What a palaver. I have touched, I am sure, upon this matter of reading glasses before. They dominate my life. And where are they? I don’t know. I put them down just a minute ago and I haven’t moved from the room.

There must be 30 pairs of these contrivanc­es skulking aboot the hoose in nooks and possibly even crannies. If they’re not getting lost, they’re breaking.

Usually, one of the arms – or is it legs? – comes off or a lens falls out. Gamely, I try gluing them together or even binding them with paper clips. Sometimes, I manage with just one arm. This is fine in the privacy of one’s own home but, in the supermarke­t and other glittering social hubs, out of the corner of my bandaged lens I indistinct­ly catch people tittering.

Again, as with stalling the car or having my card turned down at the checkout, I’m the only person ever in this position nowadays. When I was young, schoolchil­dren often had patchedup glasses. True, they were mocked mercilessl­y, but at least there were a few of them around.

Now it’s just me, with one lens up at my eyebrow and the other down at my cheek, making a spectacle of myself with my one good leg as I blunder down the aisles in a blur.

Of course, I can see the shelves but, these days, I like to check ingredient­s on tins and packets to make sure I’m not being poisoned. I also have to read newspapers – tremendous­ly irritating part of a journalist’s job – and, very occasional­ly, have to peruse restaurant menus.

Indeed, it was with these that I first discovered I needed reading glasses. Unable to read them, and quite stupidly (even for me), I’d conceived the idea that restaurant­s had adopted a new trend of using tiny print on their menus.

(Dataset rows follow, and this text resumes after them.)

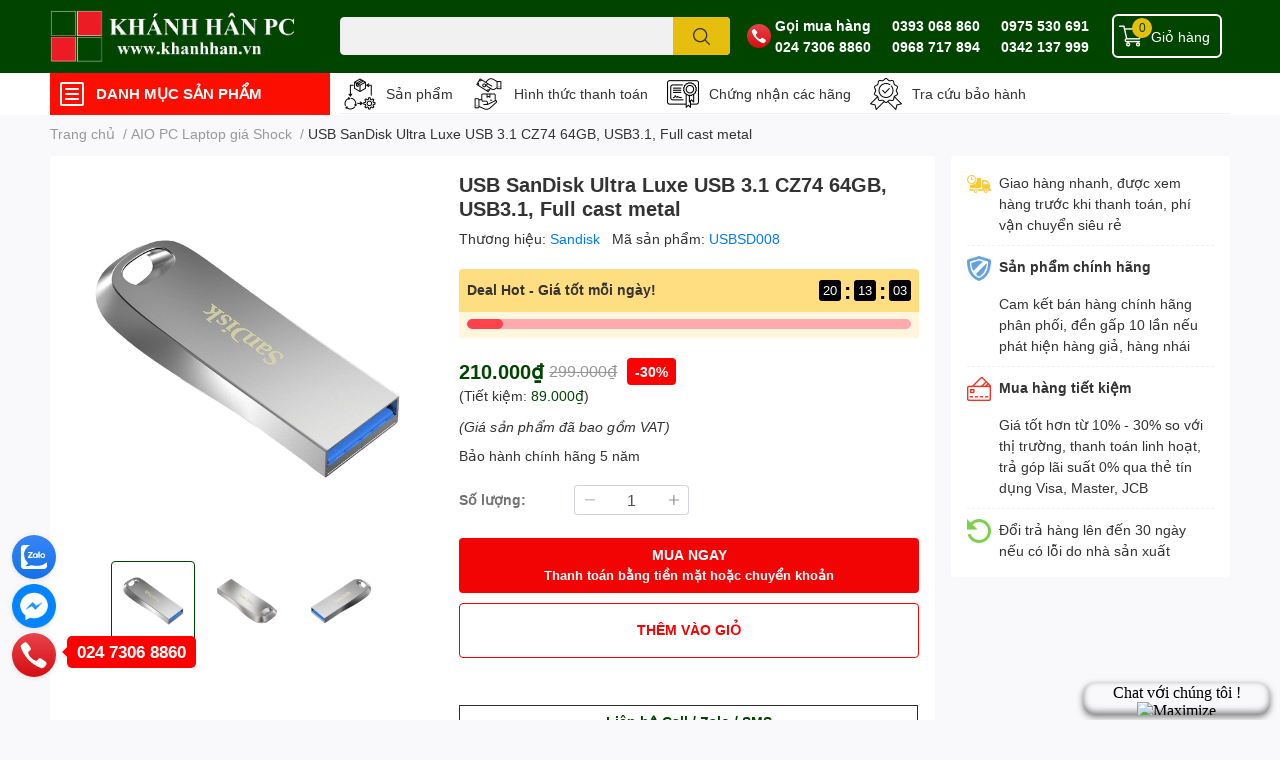

--- FILE ---
content_type: text/event-stream;charset=UTF-8
request_url: https://zigzag.vn/chatprocess.php?id=3001440025000209159.01&docu=7338&lang=vi&bc=a1762746413&tm=1762746413.414&k=0
body_size: 72
content:
retry: 4000
id: 1
data: 1
data: 
data: 
data: end
data: 
data:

At first, I used to ask waiters to bring me a new menu as this one was all blurry. When the new one was blurry too, I’d just point at things on it and say: “I’ll have one of those and a side-dish of that, please.”

“An apple tart with chips, sir?”

“Er, yes, that’s the thing. And, hmm, could I have a sausage roll with the apple tart, and custard for the chips? Thank you.”

As indicated above, I buy the specs online now. I used to have a terrible time finding the right shape for my face and, standing in a pound shop trying on them, was worse than road-testing hats in a department store.

Getting them on and off the display pegs was also a trial, made more difficult by the fact that I couldn’t see a thing and would usually end up mangling two or three pairs in the process.

Today’s new ones are just a reordering of the last pair bought a couple of months ago. But, guaranteed, as soon as I take them off when I get up to make a cup of tea, they’ll scarper to join their buddies among the nooks – and doubtless even the crannies.